The pair experience a whirlwind romance courtesy of an onstage slideshow with shout-outs to iconic Utah venues and date hotspots before having to break the news to Gretchen’s parents that Dax isn’t a member of the church. Add in some tough competition and witty zingers from rival Annie, the sweet, hilarious innocence of best friend Marma, and the ridiculous antics of some pretty quirky family members, and you’ve got the set-up for non-stop laughs.
Francesca Mintowt-Czyz starred as Gretchen with Richie T. Steadman as Dax in our showing of the play, with Madison Bartell as Marma, Camee Faulk as Annie, Sarah McDonald as Betty (Gretchen’s mom) and Lee Daily as Heber (Gretchen’s Dad). Dan Larrinaga and Daniel Atkin are noted in the program as Dax’s friends Carlos and Doug, respectively, but probably only because it would have taken an entire sheet to in-depth describe all the characters they portrayed, from dubious wedding planners to Dax’s quirky parents, Gretchen’s long-married grandparents and all-star primary tune-singing rock stars.
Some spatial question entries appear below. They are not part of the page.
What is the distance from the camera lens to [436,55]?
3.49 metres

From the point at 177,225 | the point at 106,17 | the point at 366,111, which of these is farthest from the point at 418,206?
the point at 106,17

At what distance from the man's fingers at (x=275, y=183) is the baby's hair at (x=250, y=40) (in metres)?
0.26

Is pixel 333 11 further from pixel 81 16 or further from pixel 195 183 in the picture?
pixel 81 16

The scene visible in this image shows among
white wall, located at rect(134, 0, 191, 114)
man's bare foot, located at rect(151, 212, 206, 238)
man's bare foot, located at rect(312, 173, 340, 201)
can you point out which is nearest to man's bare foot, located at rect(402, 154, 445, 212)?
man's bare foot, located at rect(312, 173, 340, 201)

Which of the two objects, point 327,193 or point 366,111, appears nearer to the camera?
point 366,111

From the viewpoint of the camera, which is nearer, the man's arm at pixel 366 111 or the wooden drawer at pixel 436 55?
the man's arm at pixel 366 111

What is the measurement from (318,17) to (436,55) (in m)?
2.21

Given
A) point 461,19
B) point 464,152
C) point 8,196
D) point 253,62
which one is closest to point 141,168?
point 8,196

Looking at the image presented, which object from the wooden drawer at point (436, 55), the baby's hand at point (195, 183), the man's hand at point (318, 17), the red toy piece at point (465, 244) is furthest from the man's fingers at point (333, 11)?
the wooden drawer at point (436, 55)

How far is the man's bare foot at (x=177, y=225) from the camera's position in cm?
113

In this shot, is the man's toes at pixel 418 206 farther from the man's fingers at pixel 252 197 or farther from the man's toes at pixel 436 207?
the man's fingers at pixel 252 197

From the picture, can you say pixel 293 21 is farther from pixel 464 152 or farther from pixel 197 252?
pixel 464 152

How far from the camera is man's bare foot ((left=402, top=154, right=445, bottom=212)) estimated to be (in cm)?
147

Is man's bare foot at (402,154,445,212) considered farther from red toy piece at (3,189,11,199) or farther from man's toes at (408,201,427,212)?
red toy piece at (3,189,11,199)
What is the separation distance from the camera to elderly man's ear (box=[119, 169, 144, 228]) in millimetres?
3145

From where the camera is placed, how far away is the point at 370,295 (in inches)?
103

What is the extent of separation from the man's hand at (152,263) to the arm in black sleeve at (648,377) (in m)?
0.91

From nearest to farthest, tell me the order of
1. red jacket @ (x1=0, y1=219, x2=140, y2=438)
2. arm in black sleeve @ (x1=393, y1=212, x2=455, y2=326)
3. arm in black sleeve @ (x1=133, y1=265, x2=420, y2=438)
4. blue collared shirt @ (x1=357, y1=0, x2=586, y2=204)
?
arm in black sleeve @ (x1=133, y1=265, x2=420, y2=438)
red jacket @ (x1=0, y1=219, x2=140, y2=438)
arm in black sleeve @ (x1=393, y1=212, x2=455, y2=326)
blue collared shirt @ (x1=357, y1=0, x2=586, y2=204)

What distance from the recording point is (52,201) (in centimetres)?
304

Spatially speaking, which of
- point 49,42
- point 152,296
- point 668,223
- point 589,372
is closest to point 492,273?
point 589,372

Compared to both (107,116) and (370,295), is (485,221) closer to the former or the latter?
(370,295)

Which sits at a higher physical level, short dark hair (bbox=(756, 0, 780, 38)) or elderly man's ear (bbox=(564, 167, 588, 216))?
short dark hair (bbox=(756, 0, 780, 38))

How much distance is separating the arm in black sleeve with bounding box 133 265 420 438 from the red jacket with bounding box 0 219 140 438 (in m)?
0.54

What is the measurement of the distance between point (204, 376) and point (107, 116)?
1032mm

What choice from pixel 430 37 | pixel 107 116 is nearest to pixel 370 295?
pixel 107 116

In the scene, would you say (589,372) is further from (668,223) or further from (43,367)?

This was not the first time I’ve seen Camee Faulk in a Desert Star show, and I couldn’t help but still be amazed and entertained by her quick quips and characterizations. She, along with Larrinaga, McDonald, Daily and Akin especially gave the air of seasoned Desert Star performers, meaning plenty of physical humor, lots of laughs and even an occasional breakdown of laughter onstage that sends the fourth wall crumbling around you in the best possible way.
Hands down my favorite moments came in times like that, where genuinely funny, witty zingers leave you wondering if it was scripted or if you just got really lucky.
Adding to the unique atmosphere of the Desert Star Playhouse is the fact that guests are seated around tables and provided with popcorn and the opportunity to order a plethora of tasty foods that fill the centerfold of the newspaper program.
I was impressed by how quickly and subtly servers make their way around the tight venue, taking orders and refilling drinks while not detracting from the comedy unfolding onstage. I thoroughly enjoyed the tender, juicy and flavorful steak skewers with a soft, delicious baked potato while my husband sampled the chicken fingers and fries.
The food was incredible, and I’m totally unsurprised that it’s available for order from DoorDash, so you don’t even have to go to a show to enjoy the scrumptious meals (though I don’t know why you wouldn’t want to). The only problem with eating during the show was trying not to choke when some well-placed humor forced a laugh mid-swallow.
Overall, Desert Star still has it all — original shows, talented actors, live piano and an incomparable ambience combined with food and post-show “Kicking Country” Western olios that mix country music with Desert Star comedy for some knee-slapping, belly-laughing fun and a chance to see the cast in a whole new, fantastically fun way.